Бармин с Максимом незаметно переглянулись.
— Скажите, Алонсо, вы солдат? — спросил Бармин. — Я вижу у вас пистолет. Он, кажется, немецкого происхождения?
— Да, это отличная машина, — сказал Алонсо, — безотказная штука. Но я не солдат, я пастух. Мое стадо овец еще там, в горах. Завтра я пойду к своим овечкам, чтобы спустить их пониже, в долину. А пистолет у меня для самозащиты. Сейчас везде шляются разбойники. Вот и приходится таскать с собой пистолет. Так, на всякий случай. — Алонсо смерил гостей долгим, нащупывающим взглядом. — А у вас, сеньоры коммерсанты, оружие есть? — тихо спросил он. — Или вы не боитесь бандитов и путешествуете с голыми руками?
Какие-то странные нотки в голосе вооруженного испанца заставили русских насторожиться.

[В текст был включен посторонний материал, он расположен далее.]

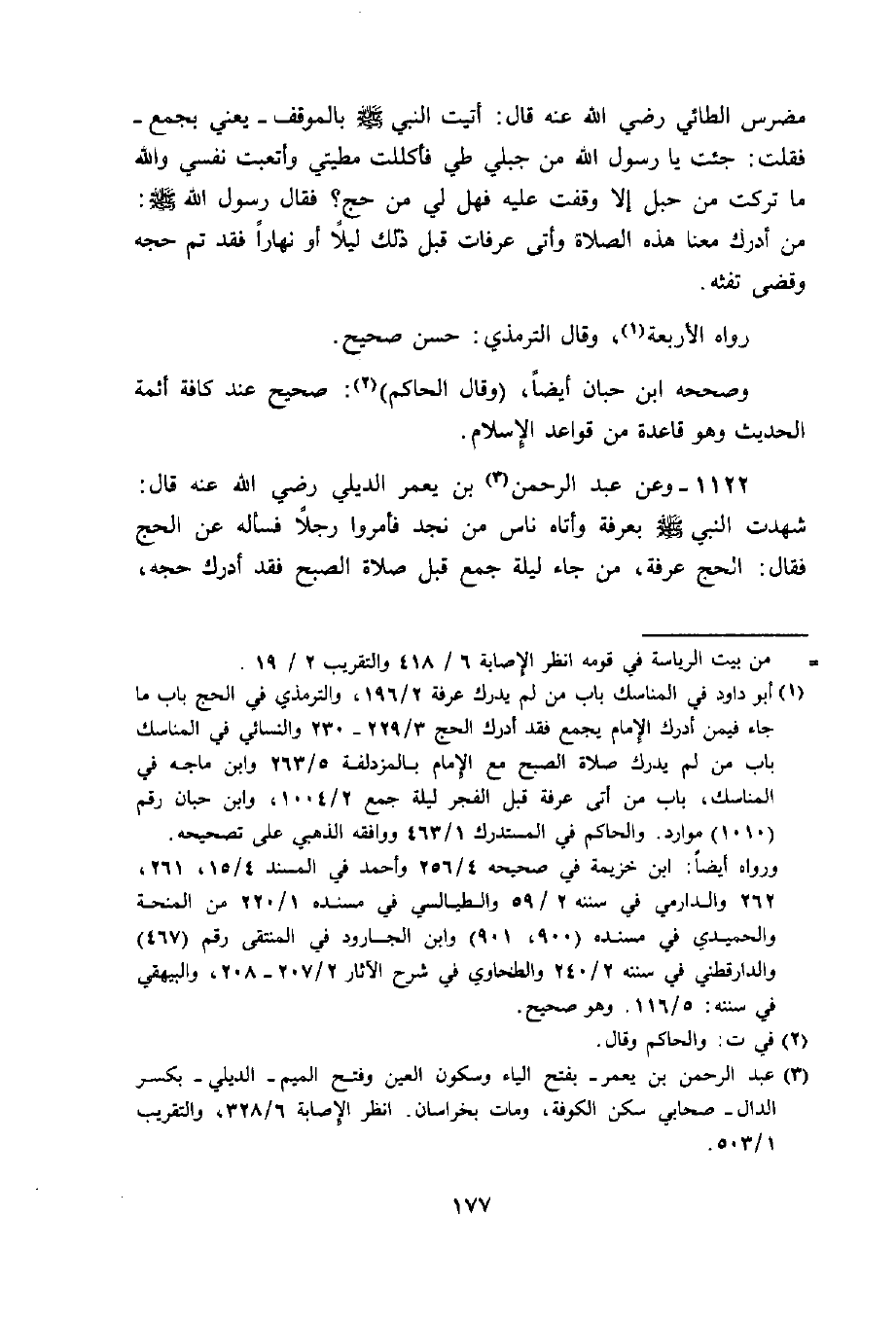 مضرس الطائي رضي الله عنه قال: أتيت النبي ﷺ بالموقف ـ يعني بجمع ـ فقلت: جئت يا رسول الله من جبلي طي فأكللت مطيتي وأتعبت نفسي والله ما تركت من حبل إلا وقفت عليه فهل لي من حج؟ فقال رسول الله ﷺ: من أدرك معنا هذه الصلاة وأتى عرفات قبل ذلك ليلاً أو نهاراً فقد تم حجه وقضى تفثه.

رواه الأربعة(١)، وقال الترمذي: حسن صحيح.

وصححه ابن حبان أيضاً، (وقال الحاكم)(٢): صحيح عند كافة أئمة الحديث وهو قاعدة من قواعد الإسلام.

١١٢٢ ـ وعن عبد الرحمن(٣) بن يعمر الديلي رضي الله عنه قال: شهدت النبي ﷺ بعرفة وأتاه ناس من نجد فأمروا رجلاً فسأله عن الحج فقال: الحج عرفة، من جاء ليلة جمع قبل صلاة الصبح فقد أدرك حجه،

= من بيت الرياسة في قومه انظر الإصابة ٦ / ٤١٨ والتقريب ٢ / ١٩.
(١) أبو داود في المناسك باب من لم يدرك عرفة ١٩٦/٢، والترمذي في الحج باب ما جاء فيمن أدرك الإمام بجمع فقد أدرك الحج ٢٢٩/٣ ـ ٢٣٠ والنسائي في المناسك باب من لم يدرك صلاة الصبح مع الإمام بالمزدلفة ٢٦٣/٥ وابن ماجه في المناسك، باب من أتى عرفة قبل الفجر ليلة جمع ١٠٠٤/٢، وابن حبان رقم (١٠١٠) موارد. والحاكم في المستدرك ٤٦٣/١ ووافقه الذهبي على تصحيحه.
ورواه أيضاً: ابن خزيمة في صحيحه ٢٥٦/٤ وأحمد في المسند ١٥/٤، ٢٦١، ٢٦٢ والدارمي في سننه ٢ / ٥٩ والطيالسي في مسنده ٢٢٠/١ من المنحة والحميدي في مسنده (٩٠٠، ٩٠١) وابن الجارود في المنتقى رقم (٤٦٧) والدارقطني في سننه ٢٤٠/٢ والطحاوي في شرح الآثار ٢٠٧/٢ ـ ٢٠٨، والبيهقي في سننه: ١١٦/٥. وهو صحيح.
(٢) في ت: والحاكم وقال.
(٣) عبد الرحمن بن يعمر ـ بفتح الياء وسكون العين وفتح الميم ـ الديلي ـ بكسر الدال ـ صحابي سكن الكوفة، ومات بخراسان. انظر الإصابة ٣٢٨/٦، والتقريب ٥٠٣/١.

١٧٧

— Разве по вашей стране можно сейчас путешествовать без оружия? — с кажущимся спокойствием сказал Максим. — Нам еще дороги наши головы.
Он демонстративно вынул из кармана новехонький немецкий парабеллум. При тусклом свете лампы пистолет сверкнул синеватым воронением.
— Как видите, дорогой Алонсо, это тоже неплохая игрушка, — сказал Максим. — Точно такая же и у моего друга.
— Отлично, — деланно усмехнулся Алонсо — Тогда, если сеньоры не возражают, мы на рассвете тронемся в путь, потому что мне надо спешить к моему стаду. А сейчас мы со стариком соберем кое-чего в дорогу, ведь на лесных тропах никто нас кормить не будет…
Повинуясь взгляду Алонсо, старик поднялся со скамьи, накинул плащ. Оба они вышли. Бармин посмотрел им вслед, негромко сказал Максиму:
— Как бы с ним не влопались, тип он довольно подозрительный.
— Да, — сказал Максим, — но что делать? Уходить? Он все равно поднимет шум, взбудоражит всю деревню. Придется подчиниться ему, иного выхода в нашем положении нет.
Между тем Алонсо, отведя старика к стогу сена за сараем и отворачиваясь от холодного ветра, зло говорил:
— Мне все ясно, дядя Хуан. Это фашистская сволочь, и, видно по всему, не пешки какие-нибудь. Я бы мог ухлопать их здесь же, в овраге, но они нам пригодятся, если развяжут языки. Лучше я отведу их в наш партизанский отряд, там Себастьян разберется с ними.
— Ты прав, Алонсо, — сказал старик. — Они явные шпионы Франко. Не зря же этот, который постарше, выпорол из куртки какие-то бумаги и сжег их. Разве честные коммерсанты будут этим заниматься?